1

I am using the ls command in bash, trying to find all files or directory of length n. Let's say n=5

My command is:

ls ?????

But this would also include characters that are non letters such as period. For example, the following files would match:

ab.cd    
abd.c

I only want to match files that have 5 letter or number names:

five1
five2    
five3

But not

abc.d    
ab.cd    
a.bcd

How can I modify my command?

Answer found:

ls [a-zA-Z0-9][a-zA-Z0-9][a-zA-Z0-9][a-zA-Z0-9][a-zA-Z0-9][a-zA-Z0-9][a-zA-Z0-9]

I found the answer but how can I make this less ugly?

Mat
  • 52,586
Saad A
  • 189
  • 5
    (1) Why do you “have to use ls … instead of regex”?  If this is an actual constraint, you should [edit] it into the question rather than just mention it in a comment.  (2) If n=5, why are you repeating the [a-zA-Z0-9] regex seven times? – G-Man Says 'Reinstate Monica' Feb 15 '16 at 22:17
  • Do you simply want to exclude extensions like .txt, .out, .js, and five-char long ones like .pages?
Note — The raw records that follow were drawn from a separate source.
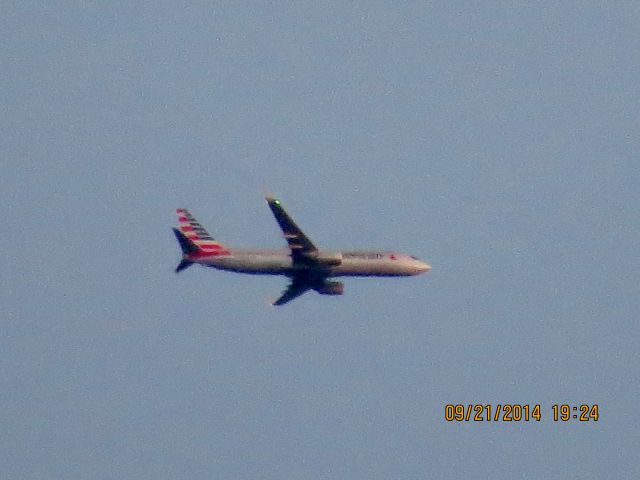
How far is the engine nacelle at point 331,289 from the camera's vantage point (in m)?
122

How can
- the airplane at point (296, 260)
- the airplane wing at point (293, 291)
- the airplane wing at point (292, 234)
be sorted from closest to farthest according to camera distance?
1. the airplane wing at point (292, 234)
2. the airplane at point (296, 260)
3. the airplane wing at point (293, 291)

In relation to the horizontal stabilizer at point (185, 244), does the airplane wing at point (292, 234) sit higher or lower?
higher

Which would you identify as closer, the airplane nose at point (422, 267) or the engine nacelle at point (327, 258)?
the engine nacelle at point (327, 258)

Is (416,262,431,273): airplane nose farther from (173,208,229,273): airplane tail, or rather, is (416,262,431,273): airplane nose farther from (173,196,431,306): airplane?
(173,208,229,273): airplane tail

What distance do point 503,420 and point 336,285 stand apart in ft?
72.1

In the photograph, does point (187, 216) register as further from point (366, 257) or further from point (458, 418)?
point (458, 418)

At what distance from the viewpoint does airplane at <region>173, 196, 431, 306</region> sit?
116688 mm

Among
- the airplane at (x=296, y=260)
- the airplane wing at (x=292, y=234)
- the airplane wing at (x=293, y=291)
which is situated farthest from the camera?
the airplane wing at (x=293, y=291)

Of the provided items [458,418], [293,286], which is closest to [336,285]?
[293,286]

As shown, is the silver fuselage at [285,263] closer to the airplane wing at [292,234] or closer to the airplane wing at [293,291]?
the airplane wing at [292,234]

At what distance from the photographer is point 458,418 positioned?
108 metres

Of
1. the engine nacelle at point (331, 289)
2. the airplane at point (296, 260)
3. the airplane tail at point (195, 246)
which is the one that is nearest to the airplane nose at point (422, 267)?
the airplane at point (296, 260)

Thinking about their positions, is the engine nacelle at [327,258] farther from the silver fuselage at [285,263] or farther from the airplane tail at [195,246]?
the airplane tail at [195,246]

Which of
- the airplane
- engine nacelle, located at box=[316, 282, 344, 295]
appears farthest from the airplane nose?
engine nacelle, located at box=[316, 282, 344, 295]
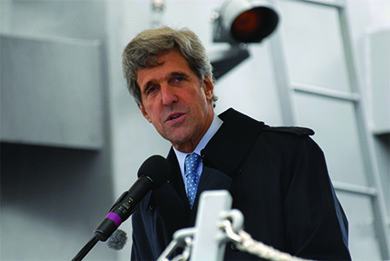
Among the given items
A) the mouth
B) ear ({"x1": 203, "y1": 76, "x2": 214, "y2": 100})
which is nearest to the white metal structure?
ear ({"x1": 203, "y1": 76, "x2": 214, "y2": 100})

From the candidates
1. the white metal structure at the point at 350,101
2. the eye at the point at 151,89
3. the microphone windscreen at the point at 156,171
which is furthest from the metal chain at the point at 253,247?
the white metal structure at the point at 350,101

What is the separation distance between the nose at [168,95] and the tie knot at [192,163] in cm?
16

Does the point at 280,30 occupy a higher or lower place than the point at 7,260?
higher

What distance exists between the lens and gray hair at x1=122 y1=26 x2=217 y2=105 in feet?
7.35

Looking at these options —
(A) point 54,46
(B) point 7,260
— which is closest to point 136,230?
(B) point 7,260

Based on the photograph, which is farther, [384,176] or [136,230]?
[384,176]

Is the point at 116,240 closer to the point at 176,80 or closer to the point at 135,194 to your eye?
the point at 135,194

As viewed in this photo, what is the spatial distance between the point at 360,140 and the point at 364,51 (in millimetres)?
811

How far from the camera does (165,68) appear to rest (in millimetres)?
2217

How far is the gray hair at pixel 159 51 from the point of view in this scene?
88.2 inches

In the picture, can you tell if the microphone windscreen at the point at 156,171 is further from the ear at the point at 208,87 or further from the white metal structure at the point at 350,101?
the white metal structure at the point at 350,101

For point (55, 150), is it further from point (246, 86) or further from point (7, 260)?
point (246, 86)

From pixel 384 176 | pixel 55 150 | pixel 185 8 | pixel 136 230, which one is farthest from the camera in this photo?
pixel 384 176

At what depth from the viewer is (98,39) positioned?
4258 mm
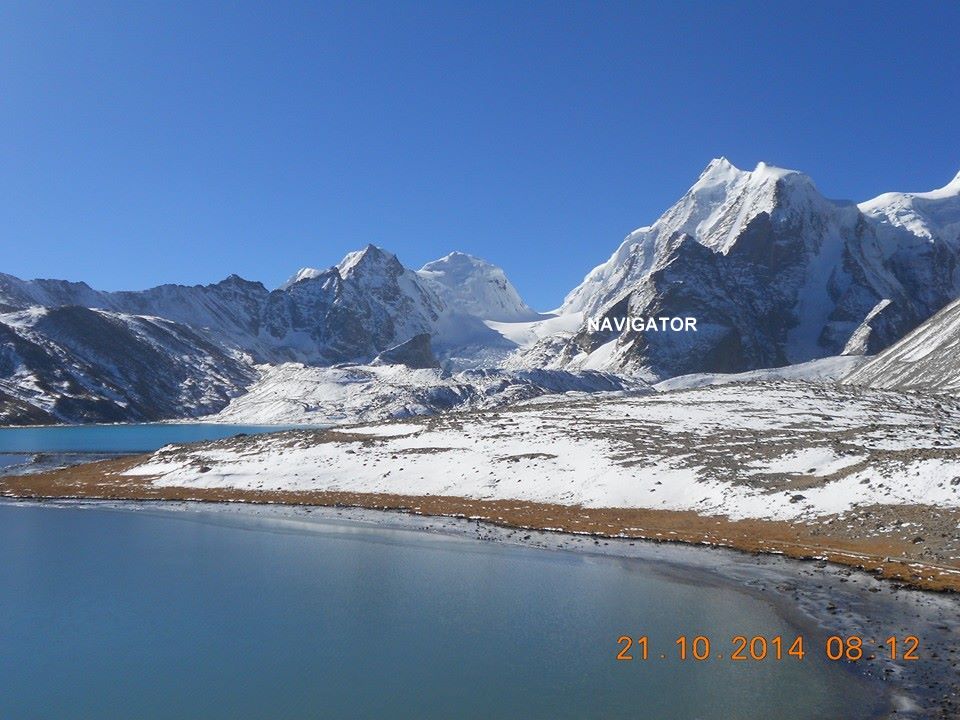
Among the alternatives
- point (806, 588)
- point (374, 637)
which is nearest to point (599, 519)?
point (806, 588)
Are you really only interested in alphanumeric chars, or would q_pdf.tgz and f-193.zip also be files you're looking for? – Ryder Feb 16 '16 at 09:19
  • I can only use ls for an assignment – Saad A Apr 22 '16 at 14:49

7 Answers7

10

Note that it's not ls that interprets those globs. Those globs are expanded by your shell into a list of file names that is passed as arguments to ls. Different shells have different globbing capabilities. bash has a few extensions over standard globs (borrowed from ksh88 and enabled with shopt -s extglob) but is still limited compared to shells like zsh or ksh93.

With zsh:

setopt extendedglob
ls -d [[:alnum:]](#c5)

ksh93:

ls -d {5}([[:alnum:]])

or:

ls -d {5}(\w) # (\w includes underscore in addition to alnums)

or, if you wanted to use extended regular expressions:

ls -d ~(E)^[[:alnum:]]{5}$

With bash or other POSIX shells which don't have equivalent globbing operators, you'd need to do:

ls -d [[:alnum:]][[:alnum:]][[:alnum:]][[:alnum:]][[:alnum:]]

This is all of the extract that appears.